Hal Pomeranz, Deer Run Associates

In a comment to Monday’s post on Change Management, John Moore wrote:

I would argue, however, that this level of change management is only appropriate once you reach a certain size company. If the company is more than 100 people, you need to have these policies in place and you must have enforcement, or the cost for running the IT team in a manner that benefits the company is impossible.

In startups, where I have spent much of the last decade, the change management systems you have defined above would be overly prohibitive and remove the flexibility that is critical for success.

John’s not alone in expressing this view.  I’ve heard similar sorts of comments from companies of all different sizes– some of which were substantially larger than John’s suggested 100 person threshold.  But I think that change management is important regardless of what size you’re at, and it doesn’t have to remove any “flexibility” or “agility” from the organization.  Quite the contrary, appropriate change management should enable the organization to move more rapidly because it reduces failed changes an unplanned work that suck resources that could otherwise be more productively channeled.

The key word there is “appropriate”.  Of course the change management process in a 3-10 person start-up looks completely different from the process in a company with hundreds of employees.  In an early-stage start-up you’ve typically got a team of people working very closely together with laser focus on a single line of business.  You don’t tend to have the kind of “process flow control” issues that larger companies do, where you need change review meetings to balance competing priorities and competing schedule issues.

But even three-person start ups need to make production changes thoughtfully and with rigor.  It’s easy to think “we know what we’re doing” and get yourself into a lot of trouble and cause a significant outage.  It doesn’t take that much longer to sit down and write a detailed implementation plan, have one of your co-workers review it, and then execute it (Hickstein’s, “Think, think, think, type, type, type, `beer’!”).  And the bonus is that history of implementation plans helps you when you need to grow your infrastructure, because now you have the documented list of configuration changes necessary to produce replicas of your existing systems.

[Given entries]
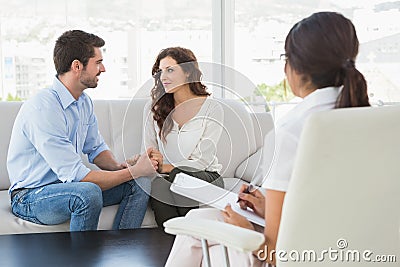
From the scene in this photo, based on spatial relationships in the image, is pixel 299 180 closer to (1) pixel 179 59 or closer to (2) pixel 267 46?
(1) pixel 179 59

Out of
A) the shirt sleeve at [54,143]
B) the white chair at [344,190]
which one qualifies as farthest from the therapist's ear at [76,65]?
the white chair at [344,190]

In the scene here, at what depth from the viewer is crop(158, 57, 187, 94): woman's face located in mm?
2936

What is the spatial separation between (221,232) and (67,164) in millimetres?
1675

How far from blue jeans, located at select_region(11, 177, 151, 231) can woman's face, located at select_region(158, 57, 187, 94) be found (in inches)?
22.8

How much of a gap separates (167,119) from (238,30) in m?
2.22

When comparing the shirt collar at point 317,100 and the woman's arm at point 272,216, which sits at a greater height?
the shirt collar at point 317,100

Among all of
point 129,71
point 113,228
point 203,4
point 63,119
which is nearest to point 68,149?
point 63,119

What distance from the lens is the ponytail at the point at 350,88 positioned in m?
1.70

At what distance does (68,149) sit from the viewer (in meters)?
3.20

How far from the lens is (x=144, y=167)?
10.7ft

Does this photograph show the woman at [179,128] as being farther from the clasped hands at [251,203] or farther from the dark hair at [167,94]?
the clasped hands at [251,203]

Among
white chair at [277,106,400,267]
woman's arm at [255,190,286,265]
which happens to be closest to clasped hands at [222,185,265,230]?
woman's arm at [255,190,286,265]

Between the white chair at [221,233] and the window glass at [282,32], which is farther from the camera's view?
the window glass at [282,32]

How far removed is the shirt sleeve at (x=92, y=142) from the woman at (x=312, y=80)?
195 cm
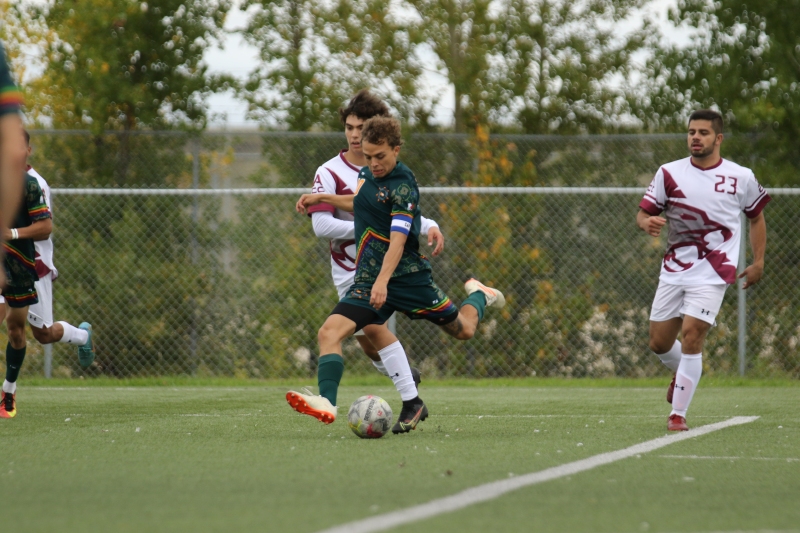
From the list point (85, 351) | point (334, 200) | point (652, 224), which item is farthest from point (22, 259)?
point (652, 224)

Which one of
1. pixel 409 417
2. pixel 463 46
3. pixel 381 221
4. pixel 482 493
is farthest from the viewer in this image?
pixel 463 46

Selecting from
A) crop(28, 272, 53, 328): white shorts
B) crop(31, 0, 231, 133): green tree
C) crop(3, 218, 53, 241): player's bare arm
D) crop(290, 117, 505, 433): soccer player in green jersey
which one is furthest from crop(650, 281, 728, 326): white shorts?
crop(31, 0, 231, 133): green tree

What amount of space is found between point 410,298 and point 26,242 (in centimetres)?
299

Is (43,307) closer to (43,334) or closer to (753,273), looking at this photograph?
(43,334)

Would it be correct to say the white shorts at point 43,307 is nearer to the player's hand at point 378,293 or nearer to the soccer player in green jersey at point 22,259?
the soccer player in green jersey at point 22,259

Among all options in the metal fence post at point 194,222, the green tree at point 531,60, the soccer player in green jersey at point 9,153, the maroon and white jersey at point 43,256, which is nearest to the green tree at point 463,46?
the green tree at point 531,60

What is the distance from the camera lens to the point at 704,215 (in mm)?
6688

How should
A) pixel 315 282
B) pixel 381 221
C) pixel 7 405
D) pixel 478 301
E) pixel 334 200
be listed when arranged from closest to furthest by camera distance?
1. pixel 381 221
2. pixel 334 200
3. pixel 478 301
4. pixel 7 405
5. pixel 315 282

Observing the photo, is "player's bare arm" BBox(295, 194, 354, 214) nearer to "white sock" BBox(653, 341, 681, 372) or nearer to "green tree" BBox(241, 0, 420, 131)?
"white sock" BBox(653, 341, 681, 372)

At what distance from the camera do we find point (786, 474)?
186 inches

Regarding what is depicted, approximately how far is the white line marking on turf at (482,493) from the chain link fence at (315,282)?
5.66 meters

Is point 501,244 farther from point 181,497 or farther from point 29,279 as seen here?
point 181,497

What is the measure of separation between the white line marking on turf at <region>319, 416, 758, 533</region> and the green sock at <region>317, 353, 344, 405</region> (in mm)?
1583

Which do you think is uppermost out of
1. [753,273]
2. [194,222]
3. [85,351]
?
[753,273]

[Directive 1] According to the change management post, what company size does John Moore give as the point at which these policies become necessary?
[Directive 2] Reproduce a passage from the change management post, beginning at the words "I would argue, however, that" and stopping after the words "company is impossible.".
[Directive 3] Using the change management post, state whether each statement agrees with it, and quote the words that decide each one: (a) John Moore has spent much of the last decade in startups. (b) The author has heard similar comments only from companies smaller than 100 people. (c) The author holds that writing a detailed implementation plan takes much longer.
The entries are not needed for this work.

[Reply 1] More than 100 people.

[Reply 2]
I would argue, however, that this level of change management is only appropriate once you reach a certain size company. If the company is more than 100 people, you need to have these policies in place and you must have enforcement, or the cost for running the IT team in a manner that benefits the company is impossible.

[Reply 3]
(a) Yes: "In startups, where I have spent much of the last decade"
(b) No: "some of which were substantially larger than John’s suggested 100 person threshold"
(c) No: "It doesn’t take that much longer to sit down and write a detailed implementation plan"